**Brano da leggere:**
L’abitudine, tenace, mi diceva: “Pensi di poterne fare a meno?”.
Esortazione della Continenza
11. 27. Ma la sua voce era ormai debolissima. Dalla parte ove avevo rivolto il viso, pur temendo a
passarvi, mi si svelava la casta maestà della Continenza, limpida, sorridente senza lascivia, invitante con
verecondia a raggiungerla senza esitare, protese le pie mani verso di me per ricevermi e stringermi,
ricolme di una frotta di buoni esempi: fanciulli e fanciulle in gran numero, moltitudini di giovani e gente
d’ogni età, e vedove gravi e vergini canute. E in tutte queste anime la continenza, dico, non era affatto
sterile, bensì madre feconda di figli: i gaudi ottenuti dallo sposo, da te, Signore. Con un sorriso sulle
labbra, che era di derisione e incoraggiamento insieme, sembrava dire: “Non potrai fare anche tu ciò che
fecero questi giovani, queste donne? E gli uni e le altre ne hanno il potere in se medesimi o nel Signore
Dio loro? Il Signore Dio loro mi diede ad essi. Perché ti reggi, e non ti reggi, su di te? Gèttati in lui senza
timore. Non si tirerà indietro per farti cadere. Gèttati tranquillo, egli ti accoglierà e ti guarirà”. Io
arrossivo troppo, udendo ancora i sussurri delle frivolezze; ero sospeso nell’esitazione, mentre la
Continenza riprendeva, quasi, a parlare: “Chiudi le orecchie al richiamo della tua carne immonda sulla
terra per mortificarla. Le voluttà che ti descrive sono difformi dalla legge del Signore Dio tuo “. Questa
disputa avveniva nel mio cuore, era di me stesso contro me stesso solo. Alipio, immobile al mio fianco,
attendeva in silenzio l’esito della mia insolita agitazione.

**Righe di dati:**
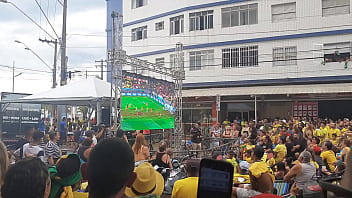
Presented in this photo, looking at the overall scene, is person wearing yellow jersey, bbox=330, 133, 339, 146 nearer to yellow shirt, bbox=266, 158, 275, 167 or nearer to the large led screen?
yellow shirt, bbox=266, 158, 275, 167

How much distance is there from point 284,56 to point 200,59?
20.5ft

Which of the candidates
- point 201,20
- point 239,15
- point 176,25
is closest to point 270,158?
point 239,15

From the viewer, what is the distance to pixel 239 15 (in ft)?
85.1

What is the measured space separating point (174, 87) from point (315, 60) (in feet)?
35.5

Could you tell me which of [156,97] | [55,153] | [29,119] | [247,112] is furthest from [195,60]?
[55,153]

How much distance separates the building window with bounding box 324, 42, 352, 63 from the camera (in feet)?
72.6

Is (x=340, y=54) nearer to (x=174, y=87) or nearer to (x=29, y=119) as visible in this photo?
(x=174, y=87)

**Cosa farai:**
1) Nel brano, chi aspetta in silenzio, immobile al fianco di chi racconta, l'esito della sua agitazione?
2) Elenca tutti i gruppi di persone che, secondo il brano, compongono la frotta di buoni esempi di cui sono piene le mani della Continenza.
3) Riscrivi in forma più breve il paragrafo del brano che comincia con "Ma la sua voce era ormai debolissima", mantenendo i fatti principali.

**Risposte ai compiti:**
1) Alipio.

2)
- fanciulli
- fanciulle in gran numero
- moltitudini di giovani
- gente d'ogni età
- vedove gravi
- vergini canute

3) Quella voce era ormai debolissima. Dalla parte verso cui guardavo mi appariva la casta Continenza, serena e sorridente. Mi tendeva le mani, piene di buoni esempi: ragazzi e ragazze, giovani, gente di ogni età, vedove e vergini anziane. In tutti loro la continenza era madre feconda di gioie date dal Signore. Sorridendo mi chiedeva se non potessi fare anch'io ciò che avevano fatto loro, dato che la forza veniva dal Signore. Mi invitava a gettarmi in lui senza paura, perché mi avrebbe accolto e guarito. Io arrossivo ed esitavo, sentendo ancora i sussurri delle frivolezze. Lei mi esortava allora a chiudere le orecchie al richiamo della carne, le cui voluttà sono contrarie alla legge del Signore. Questa lotta, di me contro me stesso, avveniva nel mio cuore, mentre Alipio, al mio fianco, aspettava in silenzio.